◆ Problem description ◆
Extract every line of the material below without alteration, omitting the pictures from your answer.

——————————

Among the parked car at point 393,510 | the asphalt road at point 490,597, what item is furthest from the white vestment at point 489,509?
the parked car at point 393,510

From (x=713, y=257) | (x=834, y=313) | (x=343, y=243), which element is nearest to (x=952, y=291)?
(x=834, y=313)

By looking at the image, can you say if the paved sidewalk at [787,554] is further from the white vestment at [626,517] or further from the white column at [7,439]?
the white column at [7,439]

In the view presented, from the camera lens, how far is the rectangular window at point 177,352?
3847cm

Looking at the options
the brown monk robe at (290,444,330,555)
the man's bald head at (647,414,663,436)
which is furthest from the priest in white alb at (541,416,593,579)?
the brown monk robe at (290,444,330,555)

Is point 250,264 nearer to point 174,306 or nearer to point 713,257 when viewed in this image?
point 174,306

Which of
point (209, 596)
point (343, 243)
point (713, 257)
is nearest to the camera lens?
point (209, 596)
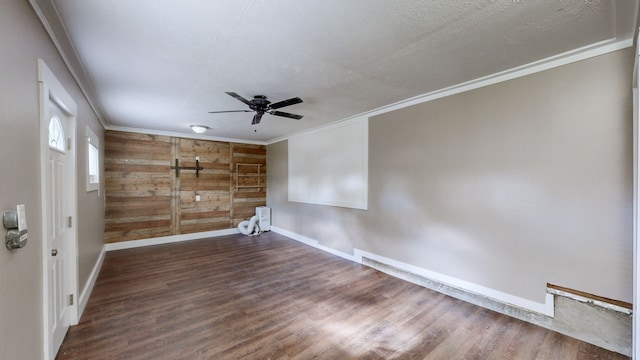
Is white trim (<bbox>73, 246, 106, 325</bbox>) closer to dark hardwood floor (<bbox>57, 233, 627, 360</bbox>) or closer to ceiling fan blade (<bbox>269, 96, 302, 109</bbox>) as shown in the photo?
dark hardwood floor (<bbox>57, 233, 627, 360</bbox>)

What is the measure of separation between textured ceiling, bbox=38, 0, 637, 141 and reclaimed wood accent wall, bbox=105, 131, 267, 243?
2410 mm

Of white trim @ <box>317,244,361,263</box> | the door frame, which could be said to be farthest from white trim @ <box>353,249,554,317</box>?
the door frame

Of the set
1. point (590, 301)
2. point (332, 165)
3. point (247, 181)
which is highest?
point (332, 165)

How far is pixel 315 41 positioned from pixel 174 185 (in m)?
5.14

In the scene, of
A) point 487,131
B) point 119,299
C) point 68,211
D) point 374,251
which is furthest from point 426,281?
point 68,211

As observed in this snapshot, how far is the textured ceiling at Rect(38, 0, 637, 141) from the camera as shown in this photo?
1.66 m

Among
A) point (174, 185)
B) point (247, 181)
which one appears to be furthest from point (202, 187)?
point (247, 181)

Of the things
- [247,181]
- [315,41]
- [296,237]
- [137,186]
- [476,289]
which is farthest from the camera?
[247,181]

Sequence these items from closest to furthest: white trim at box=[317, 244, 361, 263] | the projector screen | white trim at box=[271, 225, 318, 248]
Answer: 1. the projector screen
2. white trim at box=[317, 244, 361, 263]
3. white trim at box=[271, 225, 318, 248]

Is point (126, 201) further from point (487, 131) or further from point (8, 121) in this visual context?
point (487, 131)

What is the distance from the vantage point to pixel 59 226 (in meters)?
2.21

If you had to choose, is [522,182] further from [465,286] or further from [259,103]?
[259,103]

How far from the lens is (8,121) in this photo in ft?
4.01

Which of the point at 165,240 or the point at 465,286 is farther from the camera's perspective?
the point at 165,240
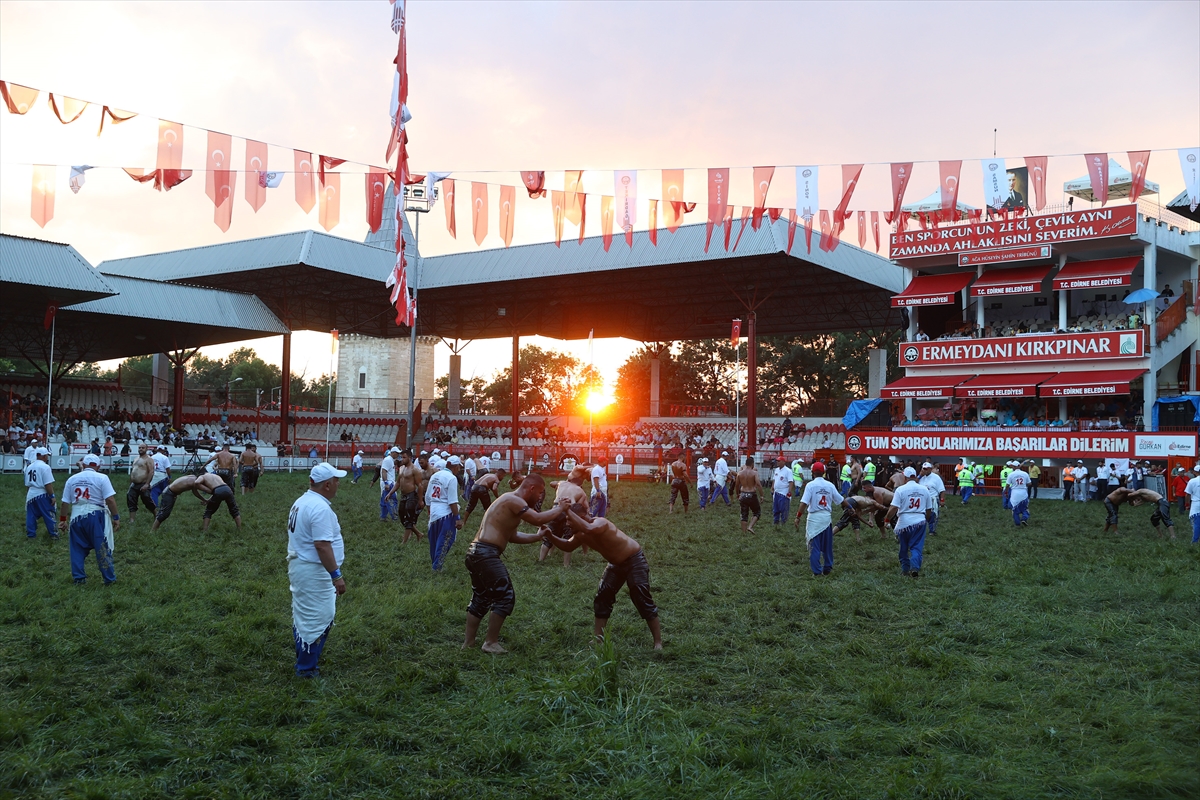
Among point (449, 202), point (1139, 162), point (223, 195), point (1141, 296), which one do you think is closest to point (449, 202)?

——————————

◆ The answer ◆
Among the parked car at point 393,510 | the asphalt road at point 490,597, what item is furthest from the white vestment at point 489,509?
the parked car at point 393,510

From (x=713, y=257) | (x=834, y=313) | (x=343, y=243), which element is nearest to (x=952, y=291)?
(x=834, y=313)

By looking at the image, can you say if the paved sidewalk at [787,554] is further from the white vestment at [626,517] or further from the white column at [7,439]?
the white column at [7,439]

In the view presented, from the camera lens, how far is the rectangular window at point 177,352?
3847cm

Looking at the options
the brown monk robe at (290,444,330,555)
the man's bald head at (647,414,663,436)
which is furthest from the priest in white alb at (541,416,593,579)?
the brown monk robe at (290,444,330,555)

Is point 250,264 nearer to point 174,306 or nearer to point 713,257 when viewed in this image?
point 174,306

Which of
point (209, 596)
point (343, 243)
point (713, 257)
is nearest to the camera lens?
point (209, 596)
Is white trim (<bbox>73, 246, 106, 325</bbox>) closer to dark hardwood floor (<bbox>57, 233, 627, 360</bbox>) or closer to ceiling fan blade (<bbox>269, 96, 302, 109</bbox>) as shown in the photo?
dark hardwood floor (<bbox>57, 233, 627, 360</bbox>)

What is the measure of separation between textured ceiling, bbox=38, 0, 637, 141 and reclaimed wood accent wall, bbox=105, 131, 267, 243?
2410 mm

Of white trim @ <box>317,244,361,263</box> | the door frame, which could be said to be farthest from white trim @ <box>353,249,554,317</box>?
the door frame

Of the set
1. point (590, 301)
2. point (332, 165)
3. point (247, 181)
which is highest?
point (332, 165)

How far is pixel 315 41 positioned from pixel 174 185 (in m)?
5.14

In the scene, of
A) point 487,131
B) point 119,299
C) point 68,211
D) point 374,251
which is furthest from point 426,281?
point 68,211

As observed in this snapshot, how far is the textured ceiling at Rect(38, 0, 637, 141) from the camera as shown in this photo?
1.66 m

Among
A) point (174, 185)
B) point (247, 181)
which one appears to be furthest from point (202, 187)?
point (247, 181)

Of the things
- [247,181]
- [315,41]
- [296,237]
- [137,186]
- [476,289]
which is farthest from the camera?
[247,181]

Sequence these items from closest to furthest: white trim at box=[317, 244, 361, 263] | the projector screen | white trim at box=[271, 225, 318, 248]
Answer: 1. the projector screen
2. white trim at box=[317, 244, 361, 263]
3. white trim at box=[271, 225, 318, 248]

Is point (126, 201) further from point (487, 131) or further from point (8, 121) in this visual context?
point (487, 131)

What is the distance from the vantage point to pixel 59 226 (in meters)?
2.21

If you had to choose, is [522,182] further from [465,286] or further from [259,103]?
[259,103]

How far from the lens is (8,121) in this photo in ft?
4.01

Which of the point at 165,240 or the point at 465,286 is farther from the camera's perspective?
the point at 165,240
Among point (449, 202), point (1139, 162), point (223, 195), point (1141, 296), which one do you think is closest to point (449, 202)?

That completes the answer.